The consolidation of Houston banking took another small step forward Wednesday when Prosperity Bancshares announced plans to acquire Commercial Bancshares, a privately held competitor, for $53 million in stock.

The city’s fast-growing economy has made it a magnet for merger-and-acquisition activity. The merger deal was the 29th involving Houston banks announced since the beginning of 1998.

Prosperity, with $693 million of assets, owns First Prosperity Bank of Houston, which has 18 branches, most of them south and west of the city. Commercial is the $428 million-asset holding company for Heritage Bank, which has 11 branches, seven in Houston and four in its southeastern suburbs. An eighth Houston branch is scheduled to open early next year.

“This is a good business deal,” said Tracy Rudolph, Prosperity’s chairman and chief executive officer. “Commercial is an excellent geographic fit with our existing franchise. Of all of the opportunities we considered to increase our Houston presence, this was by far the best.’’

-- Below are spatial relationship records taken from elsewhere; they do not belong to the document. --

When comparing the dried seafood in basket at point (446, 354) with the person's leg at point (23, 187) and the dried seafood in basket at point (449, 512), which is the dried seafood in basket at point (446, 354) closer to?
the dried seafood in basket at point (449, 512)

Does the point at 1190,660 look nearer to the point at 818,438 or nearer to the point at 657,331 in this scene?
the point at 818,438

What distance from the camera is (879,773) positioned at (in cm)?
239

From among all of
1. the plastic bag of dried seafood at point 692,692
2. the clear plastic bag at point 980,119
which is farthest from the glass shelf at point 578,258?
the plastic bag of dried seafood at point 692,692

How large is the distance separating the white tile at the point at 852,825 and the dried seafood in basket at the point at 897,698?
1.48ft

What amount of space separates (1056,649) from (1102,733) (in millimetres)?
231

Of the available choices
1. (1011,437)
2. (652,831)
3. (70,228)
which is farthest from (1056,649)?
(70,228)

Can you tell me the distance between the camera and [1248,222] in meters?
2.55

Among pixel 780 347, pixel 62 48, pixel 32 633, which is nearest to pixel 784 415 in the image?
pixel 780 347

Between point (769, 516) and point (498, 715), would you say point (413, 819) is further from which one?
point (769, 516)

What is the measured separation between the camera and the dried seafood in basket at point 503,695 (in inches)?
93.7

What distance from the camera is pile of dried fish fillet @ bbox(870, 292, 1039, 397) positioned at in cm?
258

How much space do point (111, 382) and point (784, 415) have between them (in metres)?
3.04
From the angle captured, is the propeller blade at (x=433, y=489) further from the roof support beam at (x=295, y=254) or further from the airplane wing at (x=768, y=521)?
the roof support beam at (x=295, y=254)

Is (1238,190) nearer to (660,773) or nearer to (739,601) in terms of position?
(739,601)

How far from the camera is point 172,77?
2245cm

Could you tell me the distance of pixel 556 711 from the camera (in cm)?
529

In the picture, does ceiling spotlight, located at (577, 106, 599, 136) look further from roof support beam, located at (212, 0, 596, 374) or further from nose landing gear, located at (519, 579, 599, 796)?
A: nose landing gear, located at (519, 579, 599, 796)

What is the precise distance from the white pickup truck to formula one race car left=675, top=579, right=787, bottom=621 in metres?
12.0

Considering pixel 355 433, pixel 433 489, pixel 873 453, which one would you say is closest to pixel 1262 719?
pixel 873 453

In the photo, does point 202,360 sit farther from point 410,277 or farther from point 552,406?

Buying Commercial would triple Prosperity’s assets in Houston. Ned Holmes, Commercial’s chairman, said his family, which owns a controlling stake in Commercial, would own 17% of Prosperity’s shares.

Mr. Rudolph, 60, who has been chairman and CEO since he helped found Prosperity in 1983, said he will retire early next year. Mr. Holmes would succeed him as Prosperity’s chairman.

Tim Timanus, Commercial’s president and CEO, would become Prosperity’s executive vice president and chief operating officer. David Zalman, Prosperity’s president, would also become its CEO.

Mr. Zalman had worked for Commercial from 1978 until 1986. “I had my first encounter with David more than 20 years ago,” Mr. Holmes said. “I’m very impressed with the track record he and Tracy have put together at Prosperity, and I’m excited to join it.”

Mr. Zalman said the merged company would have a loan-to-deposit ratio of 39%, giving it plenty of room to grow. “We’ll have 35 calling officers on the streets, soliciting new business every day,” he said.

The deal is expected to close by March 31 and would be accounted for as a tax-free pooling of interests. It is subject to the approval of federal regulators, as well the shareholders of both companies.

The merger would begin to augment earnings within a year of operational integration, which should be completed by the end of the second quarter, Mr. Zalman said.

Prosperity reported net earnings of $2 million for the third quarter and $6 million for the first nine months of the year.